Conforme se alcanzan niveles superiores de conciencia se produce un fenómeno que no siempre es necesariamente cómodo y es que ya no hay marcha atrás (salvo quizá, la amnesia u otro trastorno similar). Una vez descubres que existen otras realidades ya no es posible realizar el viaje de vuelta hacia el cómodo caparazón que eran nuestras antiguas creencias fundadas.

Aunque lógicamente pueda pensarse que el expandir la conciencia sea una liberación (y en muchos aspectos así es), esta liberación no siempre está directamente asociada con un sentimiento de sosiego, más bien al contrario, la confusión o el aturdimiento son comunes hasta que te habitúas al nuevo estado.

Y es que es tanto el apego y la identificación que tenemos con nuestro yo, se ha impregnado tanto en nuestra carne desde nuestro nacimiento y durante tantos años de educación que el descubrimiento progresivo de su carácter básicamente fantasioso y fantasmagórico no es fácil de digerir.

Recurriendo a la metáfora… Imaginaos un hombre que desde su nacimiento ha vivido dentro de un barril sin conocer ningún otro lugar.
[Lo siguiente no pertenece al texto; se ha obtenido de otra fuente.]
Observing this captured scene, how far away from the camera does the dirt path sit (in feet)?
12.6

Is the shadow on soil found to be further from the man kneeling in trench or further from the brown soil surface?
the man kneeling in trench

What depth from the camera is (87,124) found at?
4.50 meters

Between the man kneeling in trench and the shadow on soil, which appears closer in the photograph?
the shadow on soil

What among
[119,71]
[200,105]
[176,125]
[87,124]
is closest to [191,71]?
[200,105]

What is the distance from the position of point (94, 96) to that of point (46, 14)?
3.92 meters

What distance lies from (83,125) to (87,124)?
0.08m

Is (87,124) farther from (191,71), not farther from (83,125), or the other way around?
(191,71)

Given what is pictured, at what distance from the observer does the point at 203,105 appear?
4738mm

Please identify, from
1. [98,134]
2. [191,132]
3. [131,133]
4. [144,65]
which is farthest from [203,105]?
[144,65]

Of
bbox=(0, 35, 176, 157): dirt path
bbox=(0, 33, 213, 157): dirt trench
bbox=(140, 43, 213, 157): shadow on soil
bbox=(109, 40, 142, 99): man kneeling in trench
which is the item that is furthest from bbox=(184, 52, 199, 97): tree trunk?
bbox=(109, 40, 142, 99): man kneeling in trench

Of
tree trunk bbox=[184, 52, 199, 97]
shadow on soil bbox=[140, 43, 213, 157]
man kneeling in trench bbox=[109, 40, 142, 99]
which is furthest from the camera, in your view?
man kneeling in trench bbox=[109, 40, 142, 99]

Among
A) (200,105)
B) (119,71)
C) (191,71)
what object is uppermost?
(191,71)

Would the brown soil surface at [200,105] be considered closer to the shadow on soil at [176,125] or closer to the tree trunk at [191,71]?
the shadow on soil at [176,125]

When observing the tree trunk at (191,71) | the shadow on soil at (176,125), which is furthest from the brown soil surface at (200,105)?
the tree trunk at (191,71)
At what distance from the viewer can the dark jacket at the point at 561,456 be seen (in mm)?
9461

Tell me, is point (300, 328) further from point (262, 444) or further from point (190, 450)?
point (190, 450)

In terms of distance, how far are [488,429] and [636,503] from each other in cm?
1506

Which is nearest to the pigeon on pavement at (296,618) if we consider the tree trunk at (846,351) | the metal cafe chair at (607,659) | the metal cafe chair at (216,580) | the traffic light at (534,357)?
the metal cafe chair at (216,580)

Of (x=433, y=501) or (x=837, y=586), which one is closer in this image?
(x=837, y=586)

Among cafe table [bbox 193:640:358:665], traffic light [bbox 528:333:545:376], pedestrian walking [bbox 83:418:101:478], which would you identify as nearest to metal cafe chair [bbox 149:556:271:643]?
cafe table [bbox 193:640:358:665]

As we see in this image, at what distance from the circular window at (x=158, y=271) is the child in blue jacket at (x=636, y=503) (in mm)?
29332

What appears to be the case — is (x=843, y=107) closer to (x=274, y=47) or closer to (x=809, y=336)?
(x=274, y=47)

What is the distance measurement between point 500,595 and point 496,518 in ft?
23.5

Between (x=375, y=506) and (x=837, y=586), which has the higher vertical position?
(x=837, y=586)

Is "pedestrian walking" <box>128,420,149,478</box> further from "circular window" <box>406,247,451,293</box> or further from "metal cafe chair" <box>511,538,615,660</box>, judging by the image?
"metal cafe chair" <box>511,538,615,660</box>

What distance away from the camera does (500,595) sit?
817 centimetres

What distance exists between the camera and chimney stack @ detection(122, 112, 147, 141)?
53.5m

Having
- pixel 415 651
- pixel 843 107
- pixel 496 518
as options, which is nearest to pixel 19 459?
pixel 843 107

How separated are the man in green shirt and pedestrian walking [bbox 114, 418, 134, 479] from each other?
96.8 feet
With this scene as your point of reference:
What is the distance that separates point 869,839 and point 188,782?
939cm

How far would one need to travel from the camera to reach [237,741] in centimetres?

Por un pequeño agujero en la madera se le proporciona comida y agua y por otro expele sus excrecencias. El hombre fantasea acerca de dónde viene la comida o a donde van sus heces, pero la cosa no pasa de elucubraciones y mientras tanto el hombre se entretiene acariciando con sus manos la madera del interior del barril u observando las texturas de su propio cuerpo bajo la escasa luz que penetra por los orificios.

Un día la curiosidad le lleva a romper la tapa del barril, se asoma y descubre que el barril está dentro de una enorme cueva y al final de la cueva hay un agujero en el que brilla una luz intensa y resplandeciente que indica que por allí se sale a otro mundo probablemente aún mucho mayor.

El hombre es consciente de que aquella cueva es mucho mayor que el interior de su barril y que tiene muchas más posibilidades, intuye además que el mundo que se insinúa tras la salida de la cueva aún debe ser mucho más vasto y luminoso. …Pero no es una sensación agradable. Tiene todos los músculos entumecidos y las imágenes que le llegan del nuevo exterior son muy muy borrosas debido a la miopía producida por los años de vida en el interior de un espacio tan reducido. Además de todo ello el hombre ya sabe que volver a acurrucarse en su barril y colocar la tapa encima no va a hacer desaparecer la imagen de lo visto. El descubrimiento de la nueva realidad es irreversible y a partir de ese momento ya no es posible vivir como hasta entonces. Aquella era una existencia más miserable desde luego, pero la tibia y cálida seguridad que daban las angostas dimensiones del barril, la siempre puntual comida proporcionada a través del agujero y, sobretodo, la ignorancia de lo que ocurría fuera, ahora se antojan casi deseables.

Salvando las lógicas distancias que impone una analogía, algo semejante ocurre con la conciencia. Conforme ésta evoluciona se intuye que el mundo que hay “ahí fuera” es mucho más grande de lo que ni siquiera podemos llegar a imaginar. Casi al mismo tiempo vamos percatándonos de la insignificancia de nuestro pequeño y minúsculo mundo que hasta ahora ha sido todo lo que conocíamos y al que estamos estrechamente vinculados.

El descubrimiento no supone una liberación inmediata, de la misma forma que el hombre del barril aún tardará años  en decidirse a salir a explorar el exterior, eso si no decide morir acurrucado en el fondo del tonel vencido por el temor y el miedo, sin osar a descubrir nunca lo que le espera fuera.